The standard cloning technique known as somatic cell nuclear transfer (SCNT), in which the nucleus of a body cell is transferred to an egg whose nucleus has been removed, typically results in extremely low birth and survival rates for cloned embryos.

Success in primates has been particularly limited.

When the researchers long-tailed macaques cloned in 2018, They created 109 cloned embryos and implanted nearly three-quarters of them into 21 surrogate monkeys, resulting in six pregnancies. Only two of the monkeys survived birth.

In 2022, researchers cloned a rhesus monkey using SCNT, but the animal survived less than 12 hours.

To investigate what can go wrong in the cloning process, researchers at the Chinese Academy of Sciences in Shanghai compared 484 rhesus SCNT embryos with 499 embryos produced by directly injecting a sperm into an egg, a technique known as intracytoplasmic sperm injection ( ICSI). The two types of embryos went through similar stages of development before being implanted into surrogate mothers. But only 35 SCNT embryos were successfully implanted, compared with 74 ICSI embryos, and fewer SCNT embryos survived to term.

The researchers performed a series of DNA analyzes of SCNT embryos and found significant differences in the patterns of epigenetic modifications (structural changes that impact gene activity without altering DNA sequence) during development. This included a decrease in DNA methylation, a process that affects gene expression levels. “If you have different methylation (patterns), then gene expression during development is different,” explains Poo. “That’s why a cloned embryo doesn’t develop well.”

The researchers also found that genes that are normally expressed differently between maternal and paternal genomes lost their distinct patterns in the cloned embryos, especially in placental cells. Additionally, the placentas that developed for the SCNT embryos appeared to be thicker than normal and contained defects.

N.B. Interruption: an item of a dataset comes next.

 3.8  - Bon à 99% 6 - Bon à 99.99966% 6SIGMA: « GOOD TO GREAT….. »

To address this, the researchers developed a technique that involved replacing the SCNT trophoblast (the outer layer of cells in a developing embryo, which then forms most of the placenta) with trophoblasts from ICSI embryos. This meant that the embryos developed a “natural placenta,” says study co-author Zhen Liu, a neuroscientist at the Chinese Academy of Sciences, “but the fetus is still a cloned fetus.”

A healthy clone

Using this approach, the researchers created 113 cloned rhesus monkey embryos and implanted 11 of them into seven surrogate mothers, resulting in two pregnancies.

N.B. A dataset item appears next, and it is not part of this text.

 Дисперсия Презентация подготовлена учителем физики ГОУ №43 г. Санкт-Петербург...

One of the pregnant surrogate mothers gave birth to a healthy male rhesus monkey named ReTro, who has survived for more than two years. (The other surrogate mother had twins, who died on day 106 of gestation).

The researchers showed that incorporating replacement trophoblasts into SCNT clones reduced defects in placenta and DNA methylation. But “the efficiency of the process is similar, even lower” than that of SCNT, said Lluís Montoliu, a geneticist at Spain’s National Center for Biotechnology in Madrid, in a statement to the UK’s Science Media Center in London. “It is extremely difficult to be successful with these experiments, with such low efficiencies,” he added.

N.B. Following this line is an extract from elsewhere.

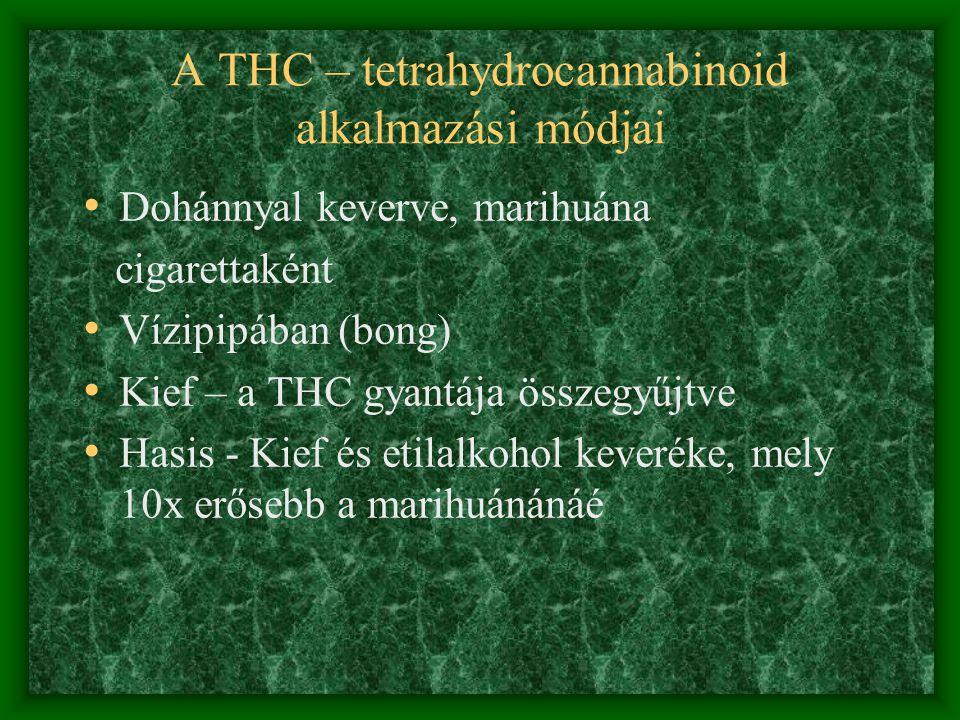 A THC – tetrahydrocannabinoid alkalmazási módjai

Since the first primate was cloned using SCNT six years ago, scientists have used cloned monkeys to model diseases such as depression and anxiety, and to evaluate the effectiveness and safety of medications, including antidepressants.

“We are now seeing the beginning of the use of these cloned monkeys,” says Poo. “We want to use as few animals as possible to demonstrate the efficacy of the drug, without the interference of genetic background.” But he adds that the process of producing clones still involves too many substitutes. Even with the most recent advances, “we haven’t solved the efficiency of cloning,” he says.